R.A. Dickey, SP, Toronto - Here is a third reason not to pick a pitcher too early in your fantasy draft. The 2012 NL Cy Young winner was traded to the Blue Jays and apparently has his "stuff" confiscated by the Canadian Border Patrol. He's 5-8 with a bloated 5.11 ERA and 1.364 WHIP, and has given up the most runs of any pitcher in the American League.
Matt Harvey, SP, New York Mets - While staff aces Price, Cain and Dickey have been fantasy disasters, who could have figured that youngsters Harvey (5-0, 2.10 ERA, 0.911 WHIP, 95 strikeouts), Shelby Miller and Patrick Corbin would put up the statistics to anchor a pitching staff. OK, maybe you could have predicted Harvey, who has electric stuff. But Corbin was a pedestrian 6-8 last season with a 4.54 ERA and Shelby Miller barely made the Cardinals' rotation as the fifth starter. Harvey and Miller are still undefeated in mid-June and Miller owns a 1.91 ERA, 0.982 WHIP and 81 strikeouts in 75 1/3 innings pitched.
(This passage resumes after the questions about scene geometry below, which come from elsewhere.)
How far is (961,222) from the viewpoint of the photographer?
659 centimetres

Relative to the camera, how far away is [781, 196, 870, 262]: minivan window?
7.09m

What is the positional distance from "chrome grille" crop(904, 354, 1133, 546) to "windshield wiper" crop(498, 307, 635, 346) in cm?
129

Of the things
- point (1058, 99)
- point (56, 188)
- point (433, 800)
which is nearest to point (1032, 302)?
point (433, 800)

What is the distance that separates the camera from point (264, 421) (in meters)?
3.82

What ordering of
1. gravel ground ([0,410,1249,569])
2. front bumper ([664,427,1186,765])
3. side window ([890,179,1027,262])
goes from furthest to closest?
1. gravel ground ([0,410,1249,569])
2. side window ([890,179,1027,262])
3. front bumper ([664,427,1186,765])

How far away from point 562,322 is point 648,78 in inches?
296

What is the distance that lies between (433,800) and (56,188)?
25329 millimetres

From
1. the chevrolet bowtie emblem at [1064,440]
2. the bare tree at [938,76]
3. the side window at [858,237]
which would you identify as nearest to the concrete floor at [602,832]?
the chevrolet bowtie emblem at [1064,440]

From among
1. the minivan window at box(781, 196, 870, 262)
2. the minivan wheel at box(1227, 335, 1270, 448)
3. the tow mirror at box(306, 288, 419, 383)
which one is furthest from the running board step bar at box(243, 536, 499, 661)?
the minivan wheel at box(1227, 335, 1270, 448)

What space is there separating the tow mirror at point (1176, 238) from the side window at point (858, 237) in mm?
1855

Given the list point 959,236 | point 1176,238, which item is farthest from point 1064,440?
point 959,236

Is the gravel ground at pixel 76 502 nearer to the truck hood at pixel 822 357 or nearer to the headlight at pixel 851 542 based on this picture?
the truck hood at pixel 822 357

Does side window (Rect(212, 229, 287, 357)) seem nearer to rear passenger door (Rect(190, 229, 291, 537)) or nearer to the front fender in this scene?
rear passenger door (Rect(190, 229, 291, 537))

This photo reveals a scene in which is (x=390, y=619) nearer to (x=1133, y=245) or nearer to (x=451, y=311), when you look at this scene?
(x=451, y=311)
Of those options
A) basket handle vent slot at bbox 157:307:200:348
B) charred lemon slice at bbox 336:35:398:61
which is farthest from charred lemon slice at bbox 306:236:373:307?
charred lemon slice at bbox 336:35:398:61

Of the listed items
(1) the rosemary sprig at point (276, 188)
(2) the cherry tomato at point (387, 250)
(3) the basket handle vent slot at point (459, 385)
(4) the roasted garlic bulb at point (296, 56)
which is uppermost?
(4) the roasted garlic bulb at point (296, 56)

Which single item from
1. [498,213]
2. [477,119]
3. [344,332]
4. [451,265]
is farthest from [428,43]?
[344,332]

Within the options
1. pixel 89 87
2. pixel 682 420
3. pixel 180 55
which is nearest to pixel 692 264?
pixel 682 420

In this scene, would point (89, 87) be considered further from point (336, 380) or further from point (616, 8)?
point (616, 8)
Hisashi Iwakuma, SP, Seattle - The No. 1 pitcher in Yahoo fantasy leagues is Iwakuma, who could have been scooped up with a late-round selection (Yahoo ADP 283). He's 7-1 with a 1.79 ERA, league-leading 0.818 WHIP and 87 strikeouts. Just think, you could have had a staff of Harvey, Corbin, Iwakuma and Miller and not drafted any of them before the 13th round.
Jason Grilli, RP, Pittsburgh - Before this season, Grilli had a grand total of five saves in 10 seasons. He only inherited the Pirates' closer role after the team traded Joel Hanrahan to Boston. Grilli is 23-for-23 in save opportunities. Not bad for a 19th-round selection.
Jean Segura, SS, Milwaukee - The current No. 2 fantasy shortstop was an afterthought on draft day and quite possibly a free agent in many leagues based on his 264 ADP. A key player in the deal that sent Zack Greinke to the Angels last season, Segura has been a huge factor for fantasy owners who took a flier on him. He's batting .340 with a league-leading 86 hits, 38 runs scored, 19 stolen bases and a .911 OPS.
Domonic Brown, OF, Philadelphia - Unless you live in or around the Philly area,, it's not likely you had a clue that Brown possessed the potential be a fantasy star. In three part-time seasons, he'd never hit more than five home runs or posted an OPS above .725. So the only way you could have known he was about to explode for 19 home runs by mid-June is if you really did own a DeLorean powered by a flux capacitor.